Oslo celebrates May 17, Norwegian National Day

The streets of Oslo were packed on May 17 as Norwegians in and around Norway’s capital celebrated their national day without restrictions for the first time in three years.

Norwegian Constitution Day celebrates the signing of the Norwegian constitution at Eidsvoll in 1814.

Fantastic weather ensured that the streets of Norway’s capital were flooded with a mix of upbeat Norwegians, high school graduates and confused tourists to watch the children’s parade at the end of the morning.

Around 30,000 school children from 130 schools marched through the streets of Oslo, a new record of participants.

The children’s parade (or child train as it is known in Norwegian) is a feature of May 17 celebrations across the country, but by far the largest takes place in Oslo. The parade culminates in front of the Royal Palace, where the Royal Family of Norway spend hours greeting the youth of the city.

The children from the Høybråten school started at 10 am and the parade ended with Oslo’s katedralskole almost four hours later. The Norwegian-German school, the French school in Oslo and the Northern Light international school were among the participants.

The day began as always in a calmer way with the placement of floral offerings to remember the fallen over the years. The theme of war and conflict was fresh on many people’s minds this year, according to Oslo Mayor Marianne Borgen. “Having 30,000 children celebrating our democracy, peace and community is very important now that many are experiencing insecurity due to war and conflict,” she told NRK.

Norway has taken in many refugees from Ukraine in recent months and they were included in the day’s celebrations in many parts of the country. local Ålesund Elise Asen He said a local choir sang the national anthems of Norway and Ukraine at the start of the day’s celebrations. “While war rages to the east of us, we have learned to appreciate peace and freedom,” she added.

As with most other national day celebrations around the world, food is an important part of the day for most Norwegians.
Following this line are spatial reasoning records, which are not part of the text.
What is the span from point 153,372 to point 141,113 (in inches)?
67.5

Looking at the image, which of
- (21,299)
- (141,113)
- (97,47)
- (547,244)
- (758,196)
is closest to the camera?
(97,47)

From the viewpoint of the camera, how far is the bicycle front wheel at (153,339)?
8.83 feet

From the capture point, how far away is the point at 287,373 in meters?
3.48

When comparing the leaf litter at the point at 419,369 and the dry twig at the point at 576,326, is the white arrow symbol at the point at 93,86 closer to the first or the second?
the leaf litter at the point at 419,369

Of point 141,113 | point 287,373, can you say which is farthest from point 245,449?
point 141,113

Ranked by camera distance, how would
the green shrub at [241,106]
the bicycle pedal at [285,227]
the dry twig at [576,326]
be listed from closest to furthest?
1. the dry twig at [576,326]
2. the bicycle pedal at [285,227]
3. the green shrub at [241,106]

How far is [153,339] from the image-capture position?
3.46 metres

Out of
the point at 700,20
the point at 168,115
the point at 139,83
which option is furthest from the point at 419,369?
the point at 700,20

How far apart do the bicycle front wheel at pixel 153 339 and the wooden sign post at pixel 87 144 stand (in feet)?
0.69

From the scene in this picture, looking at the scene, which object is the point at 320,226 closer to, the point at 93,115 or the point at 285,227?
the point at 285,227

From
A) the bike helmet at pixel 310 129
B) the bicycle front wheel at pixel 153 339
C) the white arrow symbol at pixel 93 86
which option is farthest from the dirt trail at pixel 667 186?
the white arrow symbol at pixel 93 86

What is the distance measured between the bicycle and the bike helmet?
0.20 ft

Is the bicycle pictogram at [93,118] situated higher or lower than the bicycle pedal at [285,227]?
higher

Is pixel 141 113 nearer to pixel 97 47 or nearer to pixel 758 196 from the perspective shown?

Breakfasts on May 17 are usually lavish and include salmon and a glass of champagne. Later in the day, friends and family often gather at homes or restaurants to spend hours celebrating the day over a multi-course meal.

Once the children’s parade was over, other events took place throughout the day throughout the city. Many restaurants and other places were sold out well in advance, but with stalls selling hot dogs and waffles on every corner, no one went hungry. Just east of central Oslo, Grønland was home to an amusement park where ice cream vendors did a brisk business.
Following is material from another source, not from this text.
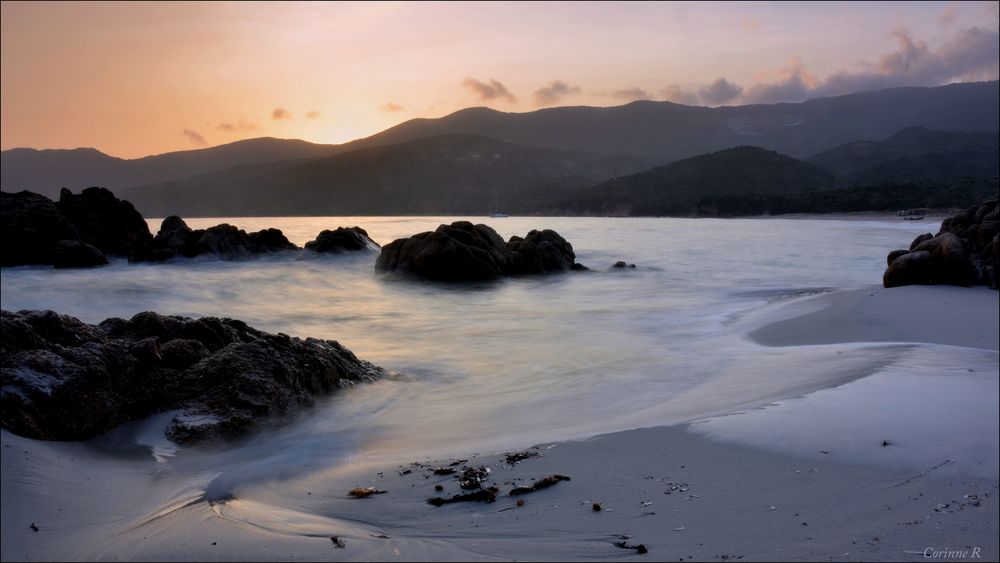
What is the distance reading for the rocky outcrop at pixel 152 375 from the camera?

During the afternoon, the grounds of Akershus Castle hosted a classical music concert. Hundreds of people gathered for the free concert with the Oslo Symphony Orchestra and talented musicians from Oslo schools.

The castle grounds were a popular spot throughout the day, as were the waterfront bars and restaurants on Aker Brygge. There was only standing room at the bars throughout the sun drenched afternoon.